The main challenge here is performance

Some applications need to make 100s of authorization decisions with low
latency requirement

It may not be acceptable to make a network call for each authorization
decision

XML Marshalling and unmarshalling of <RequestContext> and
<ResponseContext> may be too expensive

Strategies to lower costs

Define a language-specific binding for the authorization interface

Should we pursue a JSR in this space?

Other ways of minimizing costs include returning generalized results to
the PEP and caching
----------

As discussed above, there is no requirement to instantiate the request
context as XML. Therefore this is not a performance limitation.

A closely coupled PEP/PDP has always been an option in XACML. In fact
the SAML profile req/resp protocol was a bit of an after thought.

To define a closely coupled method of calling a PDP requires specifying
a programming environment. I gather that what you have in mind is a Java
API. There is some history here. Take a look at JSR 85.

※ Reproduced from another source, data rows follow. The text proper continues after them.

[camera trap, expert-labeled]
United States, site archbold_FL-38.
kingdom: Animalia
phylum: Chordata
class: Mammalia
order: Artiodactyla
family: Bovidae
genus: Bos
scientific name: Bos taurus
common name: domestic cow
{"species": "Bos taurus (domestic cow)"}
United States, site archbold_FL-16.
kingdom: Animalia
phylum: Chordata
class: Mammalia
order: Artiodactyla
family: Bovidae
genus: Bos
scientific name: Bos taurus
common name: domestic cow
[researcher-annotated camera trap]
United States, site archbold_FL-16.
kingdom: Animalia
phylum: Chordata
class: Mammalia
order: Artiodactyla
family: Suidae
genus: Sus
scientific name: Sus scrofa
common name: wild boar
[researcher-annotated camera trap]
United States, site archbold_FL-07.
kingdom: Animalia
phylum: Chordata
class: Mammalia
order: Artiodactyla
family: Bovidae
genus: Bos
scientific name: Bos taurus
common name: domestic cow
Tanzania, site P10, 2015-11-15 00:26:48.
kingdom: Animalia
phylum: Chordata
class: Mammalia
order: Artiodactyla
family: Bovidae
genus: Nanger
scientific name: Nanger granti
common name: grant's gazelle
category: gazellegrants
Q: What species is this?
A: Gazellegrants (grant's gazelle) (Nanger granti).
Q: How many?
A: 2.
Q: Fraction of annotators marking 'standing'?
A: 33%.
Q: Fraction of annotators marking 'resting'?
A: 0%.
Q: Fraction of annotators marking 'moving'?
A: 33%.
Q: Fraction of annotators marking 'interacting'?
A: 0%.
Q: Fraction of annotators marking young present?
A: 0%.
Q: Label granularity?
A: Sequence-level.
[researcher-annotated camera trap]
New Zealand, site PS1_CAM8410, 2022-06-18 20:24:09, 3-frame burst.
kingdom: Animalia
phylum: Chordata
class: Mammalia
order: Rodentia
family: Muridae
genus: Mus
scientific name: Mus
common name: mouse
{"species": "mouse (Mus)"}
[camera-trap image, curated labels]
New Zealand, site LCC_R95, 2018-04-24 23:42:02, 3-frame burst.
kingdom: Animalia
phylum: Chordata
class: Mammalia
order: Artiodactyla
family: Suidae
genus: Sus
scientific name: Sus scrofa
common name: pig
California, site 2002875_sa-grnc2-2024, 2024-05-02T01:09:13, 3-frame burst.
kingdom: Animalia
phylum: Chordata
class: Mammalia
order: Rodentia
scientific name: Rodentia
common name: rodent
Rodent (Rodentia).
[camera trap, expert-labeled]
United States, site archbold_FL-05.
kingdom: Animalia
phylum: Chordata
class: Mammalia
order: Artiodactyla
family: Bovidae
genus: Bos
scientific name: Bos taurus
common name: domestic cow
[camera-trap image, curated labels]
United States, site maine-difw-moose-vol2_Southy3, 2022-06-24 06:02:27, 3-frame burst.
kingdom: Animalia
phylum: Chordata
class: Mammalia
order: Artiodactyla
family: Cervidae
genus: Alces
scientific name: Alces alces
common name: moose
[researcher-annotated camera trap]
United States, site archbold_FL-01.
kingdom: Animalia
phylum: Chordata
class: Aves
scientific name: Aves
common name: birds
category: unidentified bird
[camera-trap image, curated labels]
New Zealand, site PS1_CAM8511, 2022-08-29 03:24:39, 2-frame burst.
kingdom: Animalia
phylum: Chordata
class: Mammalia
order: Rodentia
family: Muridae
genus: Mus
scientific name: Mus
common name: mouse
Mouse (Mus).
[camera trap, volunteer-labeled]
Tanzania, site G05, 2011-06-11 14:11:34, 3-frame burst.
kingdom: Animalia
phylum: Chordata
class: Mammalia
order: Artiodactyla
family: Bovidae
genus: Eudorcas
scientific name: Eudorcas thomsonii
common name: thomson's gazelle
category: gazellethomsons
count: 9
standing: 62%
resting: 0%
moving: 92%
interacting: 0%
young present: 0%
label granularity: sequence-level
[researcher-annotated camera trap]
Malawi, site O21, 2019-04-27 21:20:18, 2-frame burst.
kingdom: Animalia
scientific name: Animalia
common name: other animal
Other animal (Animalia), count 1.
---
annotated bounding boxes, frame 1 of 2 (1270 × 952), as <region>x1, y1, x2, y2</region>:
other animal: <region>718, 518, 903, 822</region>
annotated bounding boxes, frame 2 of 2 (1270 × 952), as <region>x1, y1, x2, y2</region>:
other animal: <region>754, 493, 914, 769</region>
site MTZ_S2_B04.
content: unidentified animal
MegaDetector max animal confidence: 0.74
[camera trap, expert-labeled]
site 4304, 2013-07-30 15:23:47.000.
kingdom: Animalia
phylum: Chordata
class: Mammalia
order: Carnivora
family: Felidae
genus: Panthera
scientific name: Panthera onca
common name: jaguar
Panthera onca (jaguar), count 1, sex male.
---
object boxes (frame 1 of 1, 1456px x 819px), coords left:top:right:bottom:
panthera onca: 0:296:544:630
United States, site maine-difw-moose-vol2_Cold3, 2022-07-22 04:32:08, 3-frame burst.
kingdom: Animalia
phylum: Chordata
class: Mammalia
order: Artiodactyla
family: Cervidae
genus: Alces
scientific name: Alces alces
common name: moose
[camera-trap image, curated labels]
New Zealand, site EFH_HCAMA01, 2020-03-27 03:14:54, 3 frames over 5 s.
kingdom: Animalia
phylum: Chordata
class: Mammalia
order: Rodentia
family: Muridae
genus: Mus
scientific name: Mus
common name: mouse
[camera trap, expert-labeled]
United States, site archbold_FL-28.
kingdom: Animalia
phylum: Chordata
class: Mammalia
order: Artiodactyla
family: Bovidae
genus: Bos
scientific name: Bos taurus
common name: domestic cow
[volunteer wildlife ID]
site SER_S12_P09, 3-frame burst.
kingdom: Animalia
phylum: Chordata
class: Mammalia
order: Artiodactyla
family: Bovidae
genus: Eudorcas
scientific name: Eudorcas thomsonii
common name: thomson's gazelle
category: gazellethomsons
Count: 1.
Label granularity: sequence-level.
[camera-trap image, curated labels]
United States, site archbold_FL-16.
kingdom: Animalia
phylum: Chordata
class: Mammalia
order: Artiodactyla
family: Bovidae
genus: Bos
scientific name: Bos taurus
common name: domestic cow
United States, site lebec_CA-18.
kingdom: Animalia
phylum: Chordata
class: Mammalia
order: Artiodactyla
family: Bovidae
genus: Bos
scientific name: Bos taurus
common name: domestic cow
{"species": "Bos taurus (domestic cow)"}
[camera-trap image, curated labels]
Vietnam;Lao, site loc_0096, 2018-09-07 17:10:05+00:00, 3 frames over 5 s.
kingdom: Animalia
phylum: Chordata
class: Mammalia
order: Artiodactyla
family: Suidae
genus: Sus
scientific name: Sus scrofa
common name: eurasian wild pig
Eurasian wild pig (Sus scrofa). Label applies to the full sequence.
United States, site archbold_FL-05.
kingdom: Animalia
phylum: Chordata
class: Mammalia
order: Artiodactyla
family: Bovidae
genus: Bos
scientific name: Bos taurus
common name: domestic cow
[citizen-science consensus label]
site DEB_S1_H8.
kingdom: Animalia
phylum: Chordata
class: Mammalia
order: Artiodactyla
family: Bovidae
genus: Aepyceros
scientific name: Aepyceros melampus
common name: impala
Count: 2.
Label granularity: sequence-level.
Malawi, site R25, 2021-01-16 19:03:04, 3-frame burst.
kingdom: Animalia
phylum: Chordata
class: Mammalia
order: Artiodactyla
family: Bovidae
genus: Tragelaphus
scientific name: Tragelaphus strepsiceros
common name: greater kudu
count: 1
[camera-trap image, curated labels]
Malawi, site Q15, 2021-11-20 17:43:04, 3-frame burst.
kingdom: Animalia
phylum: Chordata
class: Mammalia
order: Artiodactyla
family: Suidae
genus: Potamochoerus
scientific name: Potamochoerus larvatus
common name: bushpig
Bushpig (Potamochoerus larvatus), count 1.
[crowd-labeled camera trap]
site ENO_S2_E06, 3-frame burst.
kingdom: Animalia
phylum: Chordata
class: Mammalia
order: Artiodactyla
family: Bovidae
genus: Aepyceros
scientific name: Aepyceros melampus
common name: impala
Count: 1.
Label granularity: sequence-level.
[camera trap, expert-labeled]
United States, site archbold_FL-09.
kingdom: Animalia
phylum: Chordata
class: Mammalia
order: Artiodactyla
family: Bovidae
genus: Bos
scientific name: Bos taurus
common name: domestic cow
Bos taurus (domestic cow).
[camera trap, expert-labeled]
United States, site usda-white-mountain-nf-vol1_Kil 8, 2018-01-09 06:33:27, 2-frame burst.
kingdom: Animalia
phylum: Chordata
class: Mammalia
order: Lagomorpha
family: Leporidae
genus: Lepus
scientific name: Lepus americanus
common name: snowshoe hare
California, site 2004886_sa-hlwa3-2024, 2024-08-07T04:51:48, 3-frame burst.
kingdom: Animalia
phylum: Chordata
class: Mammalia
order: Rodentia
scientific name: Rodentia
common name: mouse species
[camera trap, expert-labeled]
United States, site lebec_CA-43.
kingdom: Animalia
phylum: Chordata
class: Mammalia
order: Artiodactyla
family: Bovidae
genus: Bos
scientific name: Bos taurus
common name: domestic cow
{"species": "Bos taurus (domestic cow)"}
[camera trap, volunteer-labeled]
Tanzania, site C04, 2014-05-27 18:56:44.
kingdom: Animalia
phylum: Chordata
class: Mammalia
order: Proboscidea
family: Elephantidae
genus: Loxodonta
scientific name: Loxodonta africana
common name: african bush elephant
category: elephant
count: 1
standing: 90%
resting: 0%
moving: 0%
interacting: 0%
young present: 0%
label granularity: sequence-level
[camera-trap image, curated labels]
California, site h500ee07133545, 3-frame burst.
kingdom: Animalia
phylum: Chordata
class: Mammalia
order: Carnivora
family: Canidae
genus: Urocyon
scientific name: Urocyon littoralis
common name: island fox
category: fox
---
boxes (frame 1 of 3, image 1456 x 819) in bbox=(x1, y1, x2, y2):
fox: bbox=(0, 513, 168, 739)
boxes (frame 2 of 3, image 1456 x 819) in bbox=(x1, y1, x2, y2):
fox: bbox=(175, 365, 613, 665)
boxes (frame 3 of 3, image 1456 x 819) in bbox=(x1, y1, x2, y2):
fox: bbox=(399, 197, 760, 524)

JSR 85 was not approved, but it led to JSR 115, which is quite usable to
call an XACML PDP. WLS supports this today. However BEA has defined a
series of security SPIs, including one for Authorization. The
specifications are publicly available. A number of vendors have built
providers which use this SPI. BEA contributed some of this material to
JSR 196, so I believe we would be willing to contribute more to a
standardization effort. I don't see any reason this could not be done in
the XACML TC which has more favorable (and much simpler) IPR
considerations.

Obviously various kinds of optimizations and caching strategies are
available to implementers. These have generally not been standardized
because they do not effect the interfaces between components and because
we wanted to allow for product differentiation opportunities.